• _Required work_:
1 > According to the text about the Global Environmental Change and Our Health website, which fund provided the start-up grant that launched the initiative?
2 > Print the stretch of the website text from "The Web site explores" through "a questions-and-answers section.".

• _Extracted text_:

——

The Web site Global Environmental Change and Our Health builds upon the content from Johns Hopkins course material and scientific papers, but the information has undergone a transformation: Geared to middle-school students and educators, it delivers scientific information in a kid-friendly, engaging and visually vibrant manner using streaming video, photographs, animations, graphs, charts and maps.
The site was developed through a partnership between the Johns Hopkins Bloomberg School of Public Health and the PBS miniseries Journey to Planet Earth, which is hosted and narrated by actor Matt Damon. The program began airing in March and continues this month.
The Web site explores for students the connection between the world's threatened ecology and the emergence of new health risks. In addition, it contains National Science Education Standards-based lesson plans, developed by PBS TeacherSource, specialists in Web-based lesson plan development for K-12. Numerous links throughout the site connect to data-rich sources that can be used for homework, papers, science projects or lesson plans. A specialized glossary for students and teachers is available, as well as a questions-and-answers section.
The Web site features five thematic areas--Taking Our Temperature (global climate and environmental change), Hole in the 'Zone (stratospheric ozone depletion), Unbalancing Act (biodiversity loss and land use change), What's Left to Eat (food and water scarcity) and Our Small World (globalization and transboundary pollution). The first three themes are online now; the final two will be available in the summer.
"The idea for the site grew from enthusiastic feedback following some of my public lectures on global environmental health," said Jonathan Patz, assistant professor at the School of Public Health. The comment he often heard, he said, was "'Kids should really learn about how environmental change in different parts of the world can affect their own health.'"
Patz followed through on the advice and launched this initiative with a start-up grant from the Gottesman Fund, followed by additional private and federal grant support. "The site is very exciting for students because it deals with serious and very current topics," Patz said. "But it also shows middle-school students how to have fun with the visual elements and discover what potential solutions exist for alleviating the effects of global climate and ecological change."
Serving as science adviser and project leader for the Web site team, Patz brought on board noted science educators Steve Tomecek, aka "The Dirtmeister," and Marjorie Share. Tomecek has served as consultant for 3-2-1 Classroom Contact and the Newton's Apple television shows, written over two dozen science books for children and teachers and starred in the Emmy award-winning television series Dr. Dad's Phantastic Physical Phenomena. Share is former director of education at the Smithsonian Institution Traveling Exhibition Services and past education adviser to the founding director of the U.S. Holocaust Memorial Museum. She is best known for an interdisciplinary approach integrating traditional and new technologies.
The Web site has been funded by the Gottesman Fund, New York Community Trust, Overbrook Foundation, Johns Hopkins Bloomberg School of Public Health, Consortium for Conservation Medicine, Wildlife Trust, U.S. Environmental Protection Agency and MetLife.

——

[Collected data]
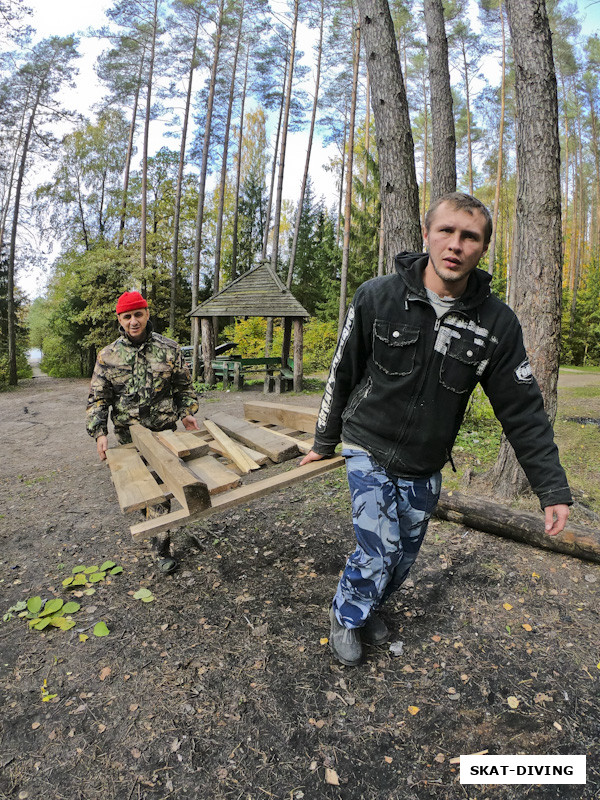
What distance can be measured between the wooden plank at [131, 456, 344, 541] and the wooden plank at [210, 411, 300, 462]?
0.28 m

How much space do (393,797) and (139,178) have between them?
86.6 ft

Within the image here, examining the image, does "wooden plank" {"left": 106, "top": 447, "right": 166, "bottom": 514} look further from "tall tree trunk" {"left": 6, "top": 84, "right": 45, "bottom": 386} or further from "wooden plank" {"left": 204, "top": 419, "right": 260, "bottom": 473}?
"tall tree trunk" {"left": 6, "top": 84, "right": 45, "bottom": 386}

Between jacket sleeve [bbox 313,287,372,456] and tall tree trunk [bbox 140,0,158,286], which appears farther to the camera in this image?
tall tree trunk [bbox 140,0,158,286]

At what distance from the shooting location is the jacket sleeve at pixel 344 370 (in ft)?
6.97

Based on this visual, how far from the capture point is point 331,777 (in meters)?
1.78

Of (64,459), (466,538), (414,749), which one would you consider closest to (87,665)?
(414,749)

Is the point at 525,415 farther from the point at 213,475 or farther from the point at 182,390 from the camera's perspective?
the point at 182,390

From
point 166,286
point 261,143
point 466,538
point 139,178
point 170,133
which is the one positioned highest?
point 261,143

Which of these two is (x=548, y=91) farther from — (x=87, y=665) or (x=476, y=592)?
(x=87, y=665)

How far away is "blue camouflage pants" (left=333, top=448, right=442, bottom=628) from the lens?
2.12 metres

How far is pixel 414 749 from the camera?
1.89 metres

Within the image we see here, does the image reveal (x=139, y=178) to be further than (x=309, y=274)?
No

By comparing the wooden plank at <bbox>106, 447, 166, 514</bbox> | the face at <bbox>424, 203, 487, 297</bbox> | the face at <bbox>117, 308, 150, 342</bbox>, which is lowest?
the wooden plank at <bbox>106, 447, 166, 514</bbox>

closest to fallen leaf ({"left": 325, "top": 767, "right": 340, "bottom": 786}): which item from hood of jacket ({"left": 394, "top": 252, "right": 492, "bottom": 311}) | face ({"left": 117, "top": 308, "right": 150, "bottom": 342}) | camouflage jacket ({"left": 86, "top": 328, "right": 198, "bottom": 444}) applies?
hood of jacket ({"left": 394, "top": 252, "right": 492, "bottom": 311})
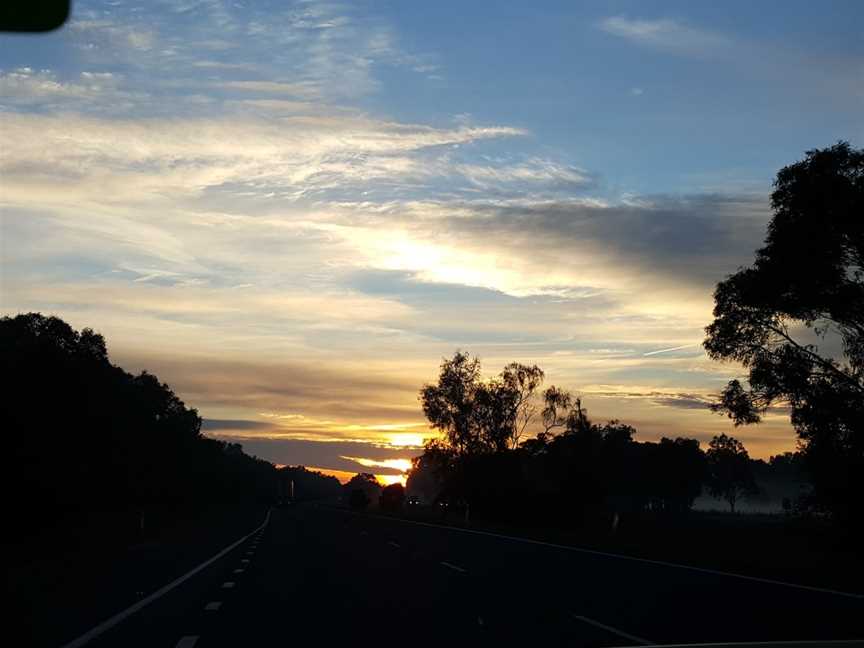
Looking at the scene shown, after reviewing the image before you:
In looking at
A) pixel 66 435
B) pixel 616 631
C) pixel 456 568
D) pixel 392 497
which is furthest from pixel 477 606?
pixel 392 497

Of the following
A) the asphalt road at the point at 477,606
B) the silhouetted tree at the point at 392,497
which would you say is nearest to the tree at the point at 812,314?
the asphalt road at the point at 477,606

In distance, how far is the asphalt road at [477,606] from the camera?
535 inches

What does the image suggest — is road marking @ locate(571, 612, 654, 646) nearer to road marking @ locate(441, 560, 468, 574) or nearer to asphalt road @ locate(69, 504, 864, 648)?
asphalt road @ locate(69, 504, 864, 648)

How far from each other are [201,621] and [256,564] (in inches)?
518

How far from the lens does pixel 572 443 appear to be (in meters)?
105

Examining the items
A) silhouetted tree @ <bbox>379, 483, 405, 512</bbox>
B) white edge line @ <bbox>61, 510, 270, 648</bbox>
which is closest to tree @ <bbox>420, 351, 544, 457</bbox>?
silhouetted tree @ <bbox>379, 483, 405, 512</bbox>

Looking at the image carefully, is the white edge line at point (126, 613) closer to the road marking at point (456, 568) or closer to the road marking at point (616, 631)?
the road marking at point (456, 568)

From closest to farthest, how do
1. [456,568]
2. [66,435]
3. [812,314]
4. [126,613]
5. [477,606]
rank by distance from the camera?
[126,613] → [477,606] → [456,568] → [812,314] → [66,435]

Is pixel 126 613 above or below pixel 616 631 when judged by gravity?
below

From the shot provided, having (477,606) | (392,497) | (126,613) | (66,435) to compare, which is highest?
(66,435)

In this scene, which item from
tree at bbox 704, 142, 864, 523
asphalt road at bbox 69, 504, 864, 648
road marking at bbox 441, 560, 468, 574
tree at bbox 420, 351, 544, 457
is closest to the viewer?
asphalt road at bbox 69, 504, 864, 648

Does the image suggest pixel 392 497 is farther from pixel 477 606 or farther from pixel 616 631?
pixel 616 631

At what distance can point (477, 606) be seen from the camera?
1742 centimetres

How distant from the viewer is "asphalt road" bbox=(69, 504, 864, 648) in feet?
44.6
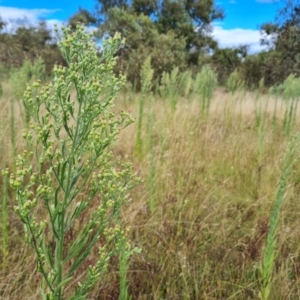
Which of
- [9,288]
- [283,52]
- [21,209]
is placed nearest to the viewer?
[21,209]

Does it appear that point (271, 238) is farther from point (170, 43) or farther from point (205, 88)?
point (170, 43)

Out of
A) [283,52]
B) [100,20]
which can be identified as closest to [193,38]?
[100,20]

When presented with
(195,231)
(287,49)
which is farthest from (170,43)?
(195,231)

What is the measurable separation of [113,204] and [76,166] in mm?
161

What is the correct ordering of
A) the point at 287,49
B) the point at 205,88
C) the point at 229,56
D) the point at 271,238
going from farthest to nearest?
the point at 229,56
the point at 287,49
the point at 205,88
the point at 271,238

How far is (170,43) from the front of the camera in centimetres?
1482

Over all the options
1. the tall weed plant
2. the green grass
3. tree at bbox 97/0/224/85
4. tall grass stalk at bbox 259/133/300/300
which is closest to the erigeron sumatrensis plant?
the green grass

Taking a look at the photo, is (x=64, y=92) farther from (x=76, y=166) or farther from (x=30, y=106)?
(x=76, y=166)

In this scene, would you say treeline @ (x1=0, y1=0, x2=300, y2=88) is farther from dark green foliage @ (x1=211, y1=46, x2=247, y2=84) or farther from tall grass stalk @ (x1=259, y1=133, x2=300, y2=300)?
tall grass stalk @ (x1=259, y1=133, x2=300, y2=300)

——

• _Results_:
1 > The Gottesman Fund.

2 >
The Web site explores for students the connection between the world's threatened ecology and the emergence of new health risks. In addition, it contains National Science Education Standards-based lesson plans, developed by PBS TeacherSource, specialists in Web-based lesson plan development for K-12. Numerous links throughout the site connect to data-rich sources that can be used for homework, papers, science projects or lesson plans. A specialized glossary for students and teachers is available, as well as a questions-and-answers section.